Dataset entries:
:::::
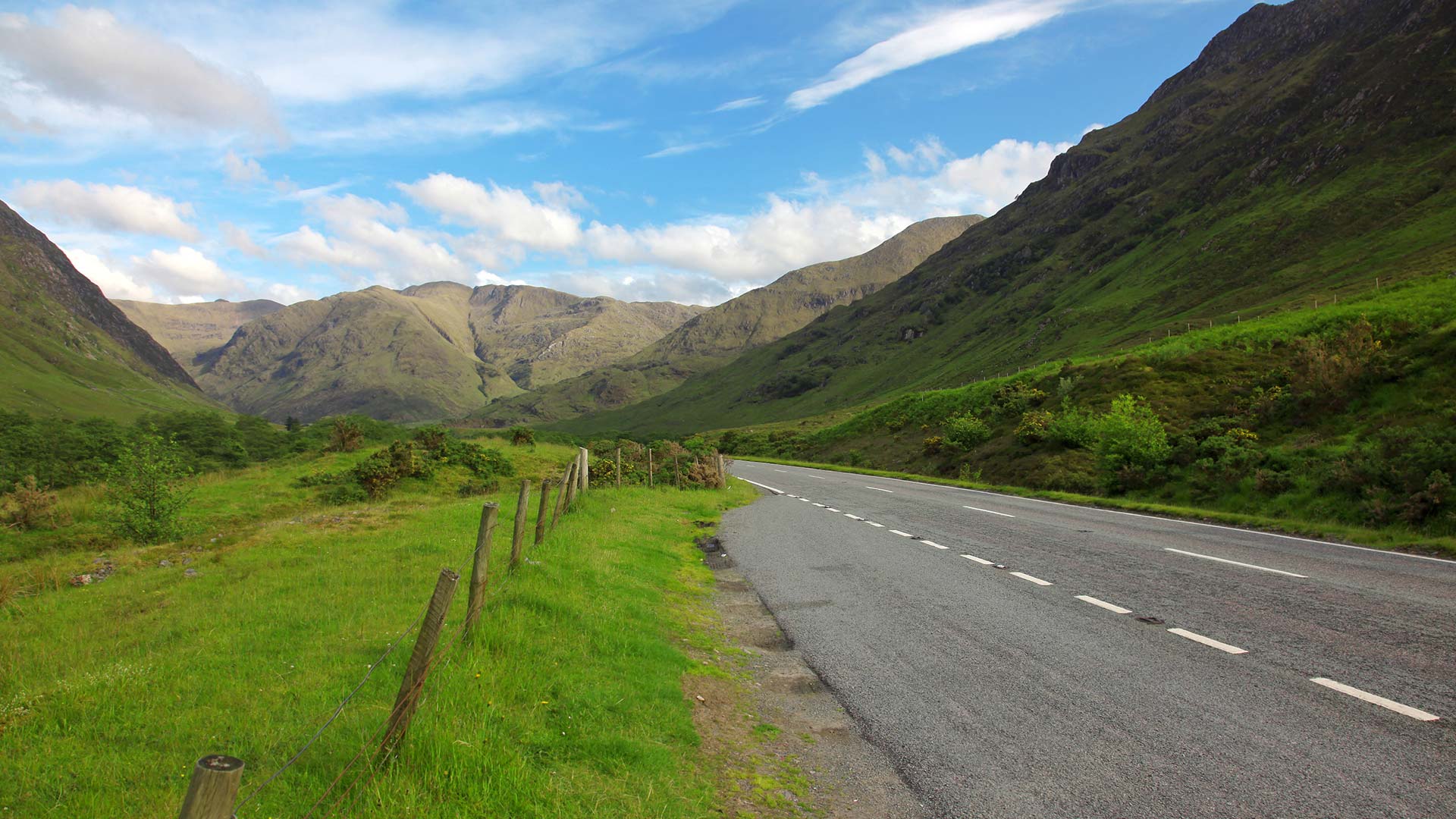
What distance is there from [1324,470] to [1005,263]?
650 feet

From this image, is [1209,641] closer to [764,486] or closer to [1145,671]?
[1145,671]

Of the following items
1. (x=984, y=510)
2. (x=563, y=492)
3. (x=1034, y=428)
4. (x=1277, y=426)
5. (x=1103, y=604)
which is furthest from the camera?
(x=1034, y=428)

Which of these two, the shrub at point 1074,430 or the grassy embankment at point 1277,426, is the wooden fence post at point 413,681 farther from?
the shrub at point 1074,430

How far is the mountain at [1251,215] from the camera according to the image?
91.1m

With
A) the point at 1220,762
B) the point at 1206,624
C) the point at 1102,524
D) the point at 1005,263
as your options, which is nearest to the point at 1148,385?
the point at 1102,524

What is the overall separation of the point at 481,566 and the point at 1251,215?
15224 cm

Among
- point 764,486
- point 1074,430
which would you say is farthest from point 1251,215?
point 764,486

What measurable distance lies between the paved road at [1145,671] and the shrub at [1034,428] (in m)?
19.3

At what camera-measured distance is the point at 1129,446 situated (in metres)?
24.6

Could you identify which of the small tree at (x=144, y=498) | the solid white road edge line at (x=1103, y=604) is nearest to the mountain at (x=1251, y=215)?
the solid white road edge line at (x=1103, y=604)

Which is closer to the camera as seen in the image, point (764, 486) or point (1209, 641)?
point (1209, 641)

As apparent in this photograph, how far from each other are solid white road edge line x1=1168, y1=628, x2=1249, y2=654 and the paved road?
0.12ft

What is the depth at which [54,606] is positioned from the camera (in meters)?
9.66

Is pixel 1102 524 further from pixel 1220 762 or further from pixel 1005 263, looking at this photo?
pixel 1005 263
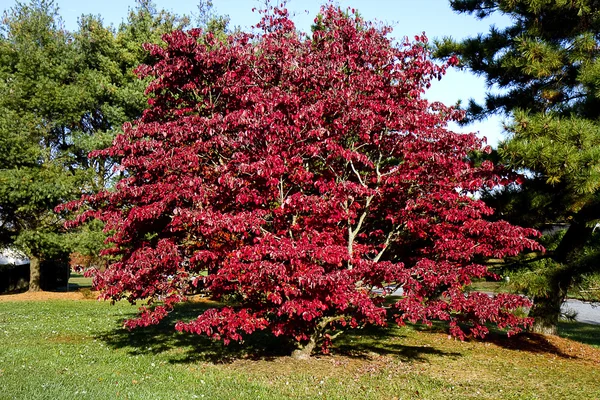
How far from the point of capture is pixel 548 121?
28.0 ft

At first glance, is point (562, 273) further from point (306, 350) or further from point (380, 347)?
point (306, 350)

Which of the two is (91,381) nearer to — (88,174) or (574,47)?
(574,47)

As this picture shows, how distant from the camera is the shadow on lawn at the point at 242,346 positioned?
9.92m

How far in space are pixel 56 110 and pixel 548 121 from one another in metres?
22.0

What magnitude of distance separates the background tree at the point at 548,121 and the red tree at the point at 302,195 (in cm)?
112

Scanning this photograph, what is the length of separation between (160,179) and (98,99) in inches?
733

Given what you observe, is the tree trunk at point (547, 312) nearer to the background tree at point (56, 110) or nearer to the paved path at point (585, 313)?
the paved path at point (585, 313)

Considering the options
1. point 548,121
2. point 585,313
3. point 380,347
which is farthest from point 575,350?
point 585,313

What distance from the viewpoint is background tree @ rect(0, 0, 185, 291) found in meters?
22.1

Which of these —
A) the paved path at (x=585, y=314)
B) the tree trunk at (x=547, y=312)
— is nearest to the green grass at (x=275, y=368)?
the tree trunk at (x=547, y=312)

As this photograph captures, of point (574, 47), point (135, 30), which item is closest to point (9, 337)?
point (574, 47)

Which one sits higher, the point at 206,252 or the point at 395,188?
the point at 395,188

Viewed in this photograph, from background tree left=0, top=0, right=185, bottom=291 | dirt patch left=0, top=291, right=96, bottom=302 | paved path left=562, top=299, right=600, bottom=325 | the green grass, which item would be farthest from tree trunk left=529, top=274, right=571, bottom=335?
dirt patch left=0, top=291, right=96, bottom=302

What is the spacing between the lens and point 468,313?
8188 mm
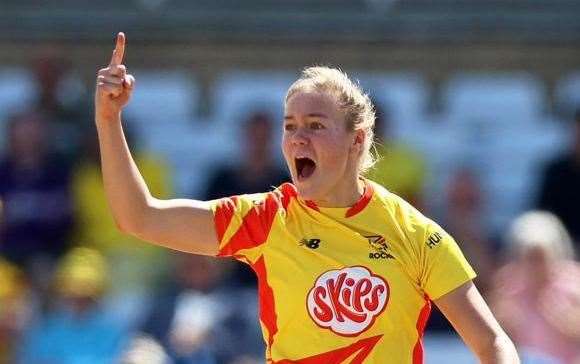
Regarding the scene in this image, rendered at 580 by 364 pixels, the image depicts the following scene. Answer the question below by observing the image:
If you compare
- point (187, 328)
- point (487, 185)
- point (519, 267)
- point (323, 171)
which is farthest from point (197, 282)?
point (323, 171)

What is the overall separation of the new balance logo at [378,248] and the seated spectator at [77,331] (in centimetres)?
405

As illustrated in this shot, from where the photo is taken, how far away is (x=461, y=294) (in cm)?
405

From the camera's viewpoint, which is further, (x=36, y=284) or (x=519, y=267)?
(x=36, y=284)

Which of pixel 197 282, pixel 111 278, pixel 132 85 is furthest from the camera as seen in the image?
pixel 111 278

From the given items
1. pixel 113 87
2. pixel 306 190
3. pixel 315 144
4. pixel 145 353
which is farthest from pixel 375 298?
pixel 145 353

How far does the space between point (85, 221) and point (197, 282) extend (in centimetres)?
118

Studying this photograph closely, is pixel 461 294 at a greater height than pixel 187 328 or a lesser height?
greater

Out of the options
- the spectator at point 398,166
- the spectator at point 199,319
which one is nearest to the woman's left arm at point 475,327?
the spectator at point 199,319

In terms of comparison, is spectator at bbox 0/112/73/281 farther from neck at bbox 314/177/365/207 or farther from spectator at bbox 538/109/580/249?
neck at bbox 314/177/365/207

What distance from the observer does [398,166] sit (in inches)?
346

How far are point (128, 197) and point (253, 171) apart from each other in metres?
4.62

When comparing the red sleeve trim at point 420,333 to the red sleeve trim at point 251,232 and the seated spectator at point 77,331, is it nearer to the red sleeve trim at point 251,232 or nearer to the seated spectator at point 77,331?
the red sleeve trim at point 251,232

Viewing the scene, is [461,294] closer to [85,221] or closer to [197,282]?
[197,282]

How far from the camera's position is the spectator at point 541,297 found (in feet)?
23.1
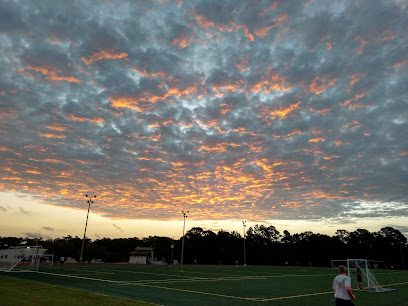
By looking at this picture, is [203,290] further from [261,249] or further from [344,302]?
[261,249]

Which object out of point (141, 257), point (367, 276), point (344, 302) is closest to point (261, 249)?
point (141, 257)

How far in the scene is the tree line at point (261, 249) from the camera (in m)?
111

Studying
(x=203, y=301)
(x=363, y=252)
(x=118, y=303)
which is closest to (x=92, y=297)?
(x=118, y=303)

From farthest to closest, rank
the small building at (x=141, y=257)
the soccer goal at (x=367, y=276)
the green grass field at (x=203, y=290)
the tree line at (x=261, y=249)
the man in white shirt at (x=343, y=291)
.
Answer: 1. the tree line at (x=261, y=249)
2. the small building at (x=141, y=257)
3. the soccer goal at (x=367, y=276)
4. the green grass field at (x=203, y=290)
5. the man in white shirt at (x=343, y=291)

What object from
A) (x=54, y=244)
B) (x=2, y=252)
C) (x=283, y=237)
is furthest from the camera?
(x=283, y=237)

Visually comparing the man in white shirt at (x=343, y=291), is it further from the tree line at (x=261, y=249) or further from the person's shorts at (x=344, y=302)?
the tree line at (x=261, y=249)

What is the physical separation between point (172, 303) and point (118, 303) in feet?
8.36

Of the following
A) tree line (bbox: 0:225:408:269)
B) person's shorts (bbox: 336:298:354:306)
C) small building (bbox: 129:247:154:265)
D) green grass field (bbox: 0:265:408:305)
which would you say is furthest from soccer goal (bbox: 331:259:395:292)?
tree line (bbox: 0:225:408:269)

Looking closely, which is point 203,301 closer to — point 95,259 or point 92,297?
point 92,297

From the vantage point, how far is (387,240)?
401 ft

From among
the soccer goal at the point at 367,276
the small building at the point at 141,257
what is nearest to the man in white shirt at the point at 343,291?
the soccer goal at the point at 367,276

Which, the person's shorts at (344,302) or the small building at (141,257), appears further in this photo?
the small building at (141,257)

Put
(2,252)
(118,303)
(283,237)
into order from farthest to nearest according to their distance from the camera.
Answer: (283,237) < (2,252) < (118,303)

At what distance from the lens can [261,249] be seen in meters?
124
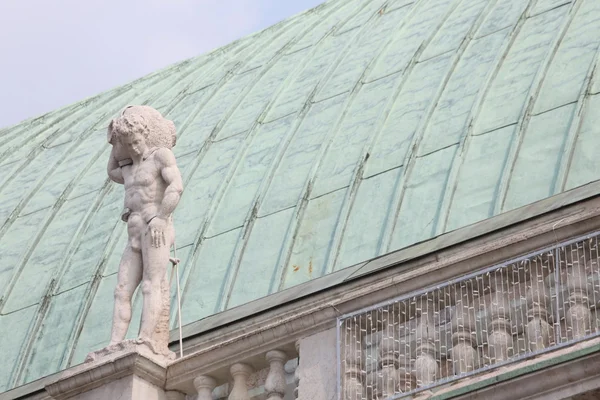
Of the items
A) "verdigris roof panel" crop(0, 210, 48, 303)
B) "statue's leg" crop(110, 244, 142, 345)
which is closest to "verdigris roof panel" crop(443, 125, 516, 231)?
"statue's leg" crop(110, 244, 142, 345)

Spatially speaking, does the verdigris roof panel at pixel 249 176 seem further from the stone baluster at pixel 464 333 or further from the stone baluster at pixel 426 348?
the stone baluster at pixel 464 333

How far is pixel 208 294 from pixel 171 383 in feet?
13.4

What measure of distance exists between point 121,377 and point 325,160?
603 cm

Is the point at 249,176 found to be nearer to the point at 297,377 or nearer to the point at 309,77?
the point at 309,77

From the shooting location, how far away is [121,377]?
1945 centimetres

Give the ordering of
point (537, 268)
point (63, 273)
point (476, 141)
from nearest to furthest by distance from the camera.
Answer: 1. point (537, 268)
2. point (476, 141)
3. point (63, 273)

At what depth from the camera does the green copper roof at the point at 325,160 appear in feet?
73.9

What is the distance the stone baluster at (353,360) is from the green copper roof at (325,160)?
372cm

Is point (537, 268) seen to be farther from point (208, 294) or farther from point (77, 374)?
point (208, 294)

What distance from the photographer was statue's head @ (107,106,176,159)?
69.4 feet

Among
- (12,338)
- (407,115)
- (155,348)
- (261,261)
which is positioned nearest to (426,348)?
(155,348)

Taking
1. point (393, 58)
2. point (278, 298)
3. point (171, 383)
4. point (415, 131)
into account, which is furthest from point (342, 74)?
point (171, 383)

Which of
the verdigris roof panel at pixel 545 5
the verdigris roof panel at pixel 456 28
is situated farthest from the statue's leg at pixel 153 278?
the verdigris roof panel at pixel 545 5

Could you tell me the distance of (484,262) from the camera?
17.8 metres
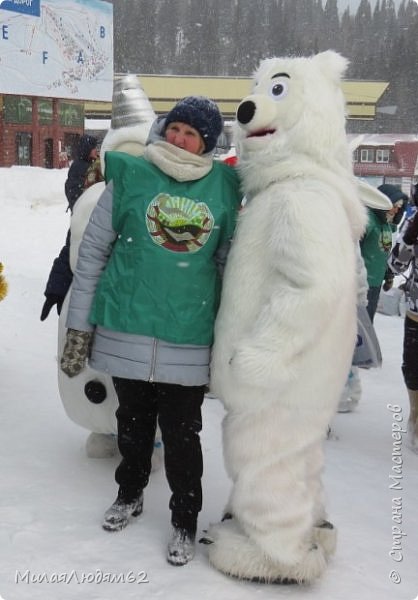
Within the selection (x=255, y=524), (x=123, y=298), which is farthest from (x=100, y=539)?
(x=123, y=298)

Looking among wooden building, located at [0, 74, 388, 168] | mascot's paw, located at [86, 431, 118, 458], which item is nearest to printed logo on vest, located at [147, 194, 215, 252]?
mascot's paw, located at [86, 431, 118, 458]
:::::
The exercise » Leaving the pictures out, set down exactly the lines from the one with "From the shooting" through the end of the records.

Completed exercise »
From the shooting location, how far away is [121,377]?
1945 centimetres

Give the ordering of
point (537, 268)
point (63, 273)
point (476, 141)
from nearest to furthest by distance from the camera.
Answer: 1. point (537, 268)
2. point (476, 141)
3. point (63, 273)

At what depth from the camera does the green copper roof at the point at 325,160 appear in feet?
73.9

What is the distance the stone baluster at (353,360) is from the green copper roof at (325,160)?
372cm

Is point (537, 268) seen to be farther from point (208, 294) or farther from point (77, 374)?
point (208, 294)

What distance from the photographer was statue's head @ (107,106,176,159)?
69.4 feet

Among
- (12,338)
- (407,115)
- (155,348)
- (261,261)
which is positioned nearest to (426,348)?
(155,348)

Taking
1. point (393, 58)
2. point (278, 298)
3. point (171, 383)
4. point (415, 131)
into account, which is furthest from point (342, 74)?
point (171, 383)

Which of
the verdigris roof panel at pixel 545 5
the verdigris roof panel at pixel 456 28
is situated farthest from the statue's leg at pixel 153 278?
the verdigris roof panel at pixel 545 5

Could you tell me the distance of (484,262) from the camera?
17.8 metres
Within the selection (x=255, y=524), (x=123, y=298), which is farthest from (x=100, y=539)?
(x=123, y=298)

Looking among wooden building, located at [0, 74, 388, 168] | mascot's paw, located at [86, 431, 118, 458], which item is nearest to printed logo on vest, located at [147, 194, 215, 252]?
mascot's paw, located at [86, 431, 118, 458]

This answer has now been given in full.